===== RECORDS =====

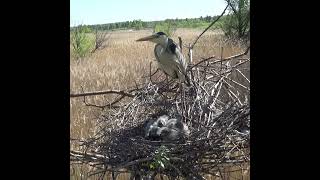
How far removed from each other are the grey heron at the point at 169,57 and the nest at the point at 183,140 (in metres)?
0.08

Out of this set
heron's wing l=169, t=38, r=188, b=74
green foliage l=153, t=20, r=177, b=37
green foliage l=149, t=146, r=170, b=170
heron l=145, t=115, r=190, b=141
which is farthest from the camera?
green foliage l=153, t=20, r=177, b=37

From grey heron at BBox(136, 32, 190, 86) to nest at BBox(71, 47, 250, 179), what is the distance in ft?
0.27

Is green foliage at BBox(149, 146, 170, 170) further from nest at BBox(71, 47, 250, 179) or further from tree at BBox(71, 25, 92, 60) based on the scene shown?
tree at BBox(71, 25, 92, 60)

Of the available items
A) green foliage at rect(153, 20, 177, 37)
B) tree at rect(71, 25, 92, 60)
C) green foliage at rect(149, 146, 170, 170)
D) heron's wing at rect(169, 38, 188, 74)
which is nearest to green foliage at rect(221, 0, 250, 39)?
green foliage at rect(153, 20, 177, 37)

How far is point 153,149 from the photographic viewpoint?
2.62 m

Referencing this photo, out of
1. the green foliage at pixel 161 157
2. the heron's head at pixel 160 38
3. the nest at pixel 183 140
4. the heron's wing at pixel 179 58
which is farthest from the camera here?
the heron's head at pixel 160 38

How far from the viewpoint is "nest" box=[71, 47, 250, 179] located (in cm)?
256

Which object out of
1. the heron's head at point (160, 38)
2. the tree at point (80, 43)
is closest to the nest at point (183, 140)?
the heron's head at point (160, 38)

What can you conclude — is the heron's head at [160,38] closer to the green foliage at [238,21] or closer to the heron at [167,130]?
the heron at [167,130]

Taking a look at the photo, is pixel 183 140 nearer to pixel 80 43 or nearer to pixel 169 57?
pixel 169 57

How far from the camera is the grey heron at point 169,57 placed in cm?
353

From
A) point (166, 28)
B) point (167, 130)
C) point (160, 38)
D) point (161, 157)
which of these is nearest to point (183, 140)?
point (167, 130)
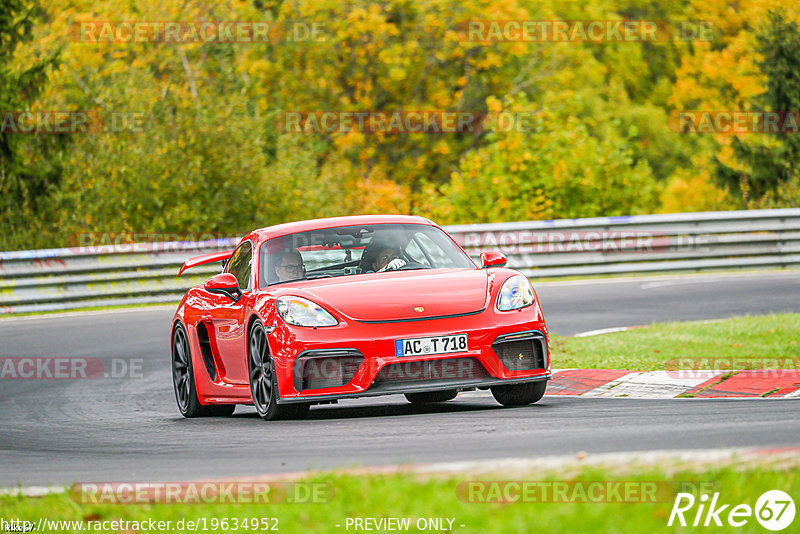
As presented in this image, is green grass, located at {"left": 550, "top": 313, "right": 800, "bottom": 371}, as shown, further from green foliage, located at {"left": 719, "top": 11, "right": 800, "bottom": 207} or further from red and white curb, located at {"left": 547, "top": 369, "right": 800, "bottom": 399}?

=====

-- PROBLEM --
Retype the lines from the one that contains "How far from the viewpoint" up to and including the last line, leaving the pictures out of your answer.

-- OUTPUT OF THE EXERCISE --
How far from the viewpoint is "nest" box=[71, 47, 250, 179] located (in cm)?
256

Which object out of
1. the heron's head at point (160, 38)
2. the tree at point (80, 43)
is closest to the nest at point (183, 140)?
the heron's head at point (160, 38)

What can you conclude — is the heron's head at [160,38] closer to the green foliage at [238,21] or closer to the heron at [167,130]?
the heron at [167,130]

Taking a look at the photo, is pixel 183 140 nearer to pixel 80 43 or nearer to pixel 169 57?
pixel 169 57

How far from the camera is the grey heron at point 169,57 placed in cm?
353

From
A) point (166, 28)
B) point (167, 130)
C) point (160, 38)
D) point (161, 157)
which of these is nearest to point (183, 140)?
point (167, 130)
As presented in this image, is green grass, located at {"left": 550, "top": 313, "right": 800, "bottom": 371}, as shown, further from green foliage, located at {"left": 719, "top": 11, "right": 800, "bottom": 207} or further from red and white curb, located at {"left": 547, "top": 369, "right": 800, "bottom": 399}?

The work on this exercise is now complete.